State Key Laboratory of Natural Medicines, Department of Chinese Medicines Analysis, School of Traditional Chinese Pharmacy, China Pharmaceutical University, No. 24 Tongjia Lane, Nanjing, China.
State Key Laboratory of Chinese Medicine and Molecular Pharmacology (Incubation) and Shenzhen Key Laboratory of Food Biological Safety Control, Shenzhen Research Institute of Hong Kong Polytechnic University, Shenzhen 518057, China.
Analyst. 2022 Mar 14;147(6):1236-1244. doi: 10.1039/d1an02161c.

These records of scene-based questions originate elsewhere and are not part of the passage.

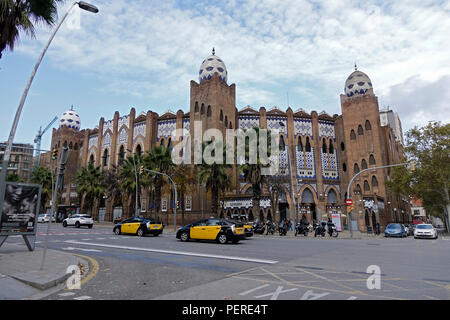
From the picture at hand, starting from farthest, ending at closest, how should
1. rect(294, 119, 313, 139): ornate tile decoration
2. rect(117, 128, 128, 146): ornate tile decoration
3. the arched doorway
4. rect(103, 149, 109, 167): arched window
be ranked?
rect(103, 149, 109, 167): arched window < rect(117, 128, 128, 146): ornate tile decoration < rect(294, 119, 313, 139): ornate tile decoration < the arched doorway

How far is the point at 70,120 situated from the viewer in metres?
56.9

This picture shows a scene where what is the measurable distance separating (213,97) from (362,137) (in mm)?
20905

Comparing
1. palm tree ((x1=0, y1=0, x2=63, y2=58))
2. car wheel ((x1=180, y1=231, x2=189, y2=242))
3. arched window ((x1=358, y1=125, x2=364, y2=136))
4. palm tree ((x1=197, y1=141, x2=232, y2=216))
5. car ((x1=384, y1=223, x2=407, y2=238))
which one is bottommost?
car ((x1=384, y1=223, x2=407, y2=238))

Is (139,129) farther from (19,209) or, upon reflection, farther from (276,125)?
(19,209)

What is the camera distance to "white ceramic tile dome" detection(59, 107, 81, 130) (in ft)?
185

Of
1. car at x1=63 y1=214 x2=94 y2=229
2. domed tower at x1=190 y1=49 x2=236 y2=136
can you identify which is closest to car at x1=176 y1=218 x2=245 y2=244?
car at x1=63 y1=214 x2=94 y2=229

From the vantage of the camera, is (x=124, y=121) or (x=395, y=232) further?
(x=124, y=121)

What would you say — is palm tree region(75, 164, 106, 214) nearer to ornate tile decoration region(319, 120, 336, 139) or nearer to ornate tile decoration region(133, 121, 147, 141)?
ornate tile decoration region(133, 121, 147, 141)

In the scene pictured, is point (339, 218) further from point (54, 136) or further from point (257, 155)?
point (54, 136)

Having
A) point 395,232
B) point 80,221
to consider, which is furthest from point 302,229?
point 80,221

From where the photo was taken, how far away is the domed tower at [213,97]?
38.4 m

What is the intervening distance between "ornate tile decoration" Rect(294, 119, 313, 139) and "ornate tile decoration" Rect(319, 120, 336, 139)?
5.86 feet

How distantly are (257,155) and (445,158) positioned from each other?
23.2 m
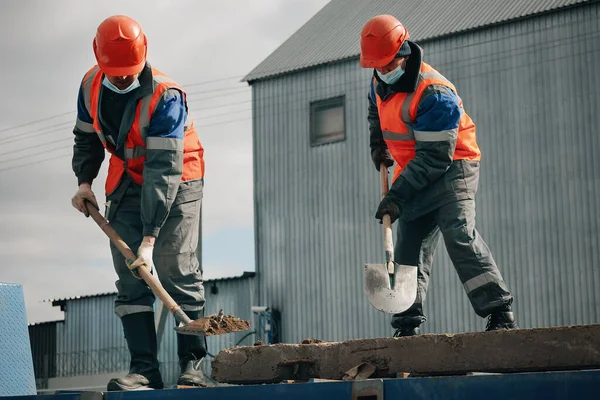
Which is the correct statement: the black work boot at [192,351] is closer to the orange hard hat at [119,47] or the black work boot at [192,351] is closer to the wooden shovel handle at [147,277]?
the wooden shovel handle at [147,277]

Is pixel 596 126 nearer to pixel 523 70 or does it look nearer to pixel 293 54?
pixel 523 70

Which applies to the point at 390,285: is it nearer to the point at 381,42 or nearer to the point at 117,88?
the point at 381,42

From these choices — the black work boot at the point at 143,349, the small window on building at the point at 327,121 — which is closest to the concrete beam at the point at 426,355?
the black work boot at the point at 143,349

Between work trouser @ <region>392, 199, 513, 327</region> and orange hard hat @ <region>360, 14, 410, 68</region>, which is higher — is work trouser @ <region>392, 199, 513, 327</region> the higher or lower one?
the lower one

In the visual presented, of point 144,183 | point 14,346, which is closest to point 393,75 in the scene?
point 144,183

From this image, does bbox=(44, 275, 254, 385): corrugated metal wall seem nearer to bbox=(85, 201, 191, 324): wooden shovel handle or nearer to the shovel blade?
bbox=(85, 201, 191, 324): wooden shovel handle

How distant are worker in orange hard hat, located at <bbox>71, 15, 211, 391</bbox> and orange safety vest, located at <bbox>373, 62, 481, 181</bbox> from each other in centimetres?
123

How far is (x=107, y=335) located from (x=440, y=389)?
90.3 feet

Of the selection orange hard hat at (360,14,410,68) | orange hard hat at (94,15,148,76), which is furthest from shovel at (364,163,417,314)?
orange hard hat at (94,15,148,76)

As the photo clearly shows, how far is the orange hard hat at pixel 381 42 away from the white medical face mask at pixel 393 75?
73 mm

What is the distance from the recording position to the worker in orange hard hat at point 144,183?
593cm

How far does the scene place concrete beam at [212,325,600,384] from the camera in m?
4.08

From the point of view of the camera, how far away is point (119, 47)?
19.4ft

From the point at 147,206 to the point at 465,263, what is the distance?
1897 millimetres
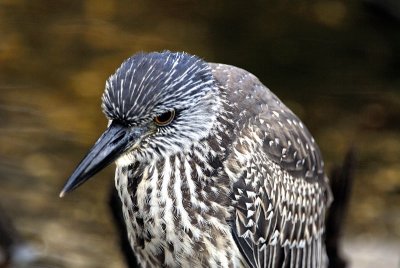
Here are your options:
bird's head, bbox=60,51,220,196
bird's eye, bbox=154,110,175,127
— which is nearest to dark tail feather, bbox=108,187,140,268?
bird's head, bbox=60,51,220,196

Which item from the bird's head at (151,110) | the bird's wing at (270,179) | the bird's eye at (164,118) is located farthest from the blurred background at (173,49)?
the bird's eye at (164,118)

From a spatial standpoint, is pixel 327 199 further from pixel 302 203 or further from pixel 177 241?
pixel 177 241

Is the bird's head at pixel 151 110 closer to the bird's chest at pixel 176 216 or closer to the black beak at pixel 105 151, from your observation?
the black beak at pixel 105 151

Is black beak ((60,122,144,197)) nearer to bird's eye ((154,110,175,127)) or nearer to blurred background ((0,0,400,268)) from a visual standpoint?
bird's eye ((154,110,175,127))

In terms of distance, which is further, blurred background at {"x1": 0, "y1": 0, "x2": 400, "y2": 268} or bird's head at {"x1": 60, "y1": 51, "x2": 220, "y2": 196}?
blurred background at {"x1": 0, "y1": 0, "x2": 400, "y2": 268}

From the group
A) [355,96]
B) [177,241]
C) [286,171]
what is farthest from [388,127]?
[177,241]
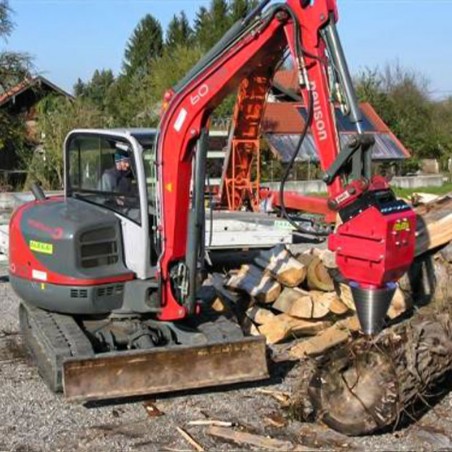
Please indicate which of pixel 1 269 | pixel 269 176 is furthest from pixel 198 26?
pixel 1 269

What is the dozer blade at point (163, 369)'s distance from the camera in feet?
19.9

Collision cross section (CCS) values generated from ion mobility mass spectrometry (IM-MS) have commonly been employed to facilitate lipid identification. However, this is hindered by the limited available lipid standards. Recently, CCS values were predicted by means of computational calculations, though the prediction precision was generally not good and the predicted CCS values of the lipid isomers were almost identical. To address this challenge, a least absolute shrinkage and selection operator (LASSO)-based prediction method was developed for the prediction of lipids' CCS values in this study. In this method, an array of molecular descriptors were screened and optimized to reflect the subtle differences in structures among the different lipid isomers. The use of molecular descriptors together with a wealth of standard CCS values for the lipids (365 in total) significantly improved the accuracy and precision of the LASSO model. Its accuracy was externally validated with median relative errors (MREs) of <1.1% using an independent data set. This approach was demonstrated to allow differentiation of / and sn-positional isomers. The results also indicated that the LASSO-based prediction method could practically reduce false-positive identifications in IM-MS-based lipidomics.
碰撞截面 (CCS) 值是通过离子淌度质谱 (IM-MS) 产生的,通常用于促进脂质鉴定。然而,这受到可用脂质标准品的限制。最近,通过计算计算预测了 CCS 值,尽管预测精度通常不高,而且脂质异构体的预测 CCS 值几乎相同。为了解决这一挑战,本研究开发了一种基于最小绝对收缩和选择算子 (LASSO) 的预测方法,用于预测脂质的 CCS 值。在该方法中,筛选和优化了一系列分子描述符,以反映不同脂质异构体结构之间的细微差异。使用分子描述符以及大量脂质的标准 CCS 值(总共 365 个)显著提高了 LASSO 模型的准确性和精度。使用独立数据集进行外部验证时,其准确性的中位相对误差 (MRE) <1.1%。该方法证明可以区分 / 和 sn-位置异构体。结果还表明,基于 LASSO 的预测方法实际上可以减少基于 IM-MS 的脂质组学中的假阳性鉴定。